→ **Passage for review**:
---

Health

Girl With Fatal Leukemia Given New Life-Saving CRISPR Treatment Declared Cancer Free In Just 28 Days

News Scientist

In another win for science, a young teenage girl with cancer, who was not responding to common types of treatment, has been given the most amazing news.

13-year old leukemia patient, Alyssa, from the United Kingdom, is the latest success story when it comes to CRISPR gene editing technology, also known as base editing. Incredibly, she now has no detectable cancer cells in her body.

She was given a dose of genetically edited immune cells, which were made to attack the leukemia, in a method that has been used with other types of cancer.

Leukemia happens to be a type of cancer that affects the bone marrow tissue, caused by mutated immune cells. Usually, this type of blood cancer is treated by killing the bone marrow cells within a patient’s body before they are given a bone marrow transplant from a donor. Usually, children tend to respond well to this type of treatment. But there are cases, just like this one, when it works at first but comes back, like Alyssa, or it doesn’t work at all.

So when this type of treatment fails, doctors may opt to use this Nobel Prize-winning option, which is the CAR-T cell therapy, instead. Alyssa was actually the first patient to be enrolled in this new clinical trial. It was also funded through the Medical Research Council’s (MRC) Development Pathway Funding Scheme.

Alyssa was given a dose of common immune system weapons, referred to as T cells, which were modified to attack the cancerous cells in her young body. And in order to avoid the normally extensive price tag on such treatments like these, the Great Ormond Street Hospital team from the University College London modified the donor T cells for her. Notably, the CAR T-cells were originally from a healthy donor.

Moreover, they were edited using a new base-editing technology which allowed them to actually hunt down and destroy the cancerous T-cells before they could attack each other.

---

→ **Data segment**:
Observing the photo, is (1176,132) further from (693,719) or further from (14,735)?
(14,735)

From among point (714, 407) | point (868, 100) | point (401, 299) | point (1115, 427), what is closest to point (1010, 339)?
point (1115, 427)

---

Please list every institution that the article about Alyssa's leukemia treatment names as funding her clinical trial or as home to the team that modified the donor cells.

- Medical Research Council (MRC)
- Great Ormond Street Hospital
- University College London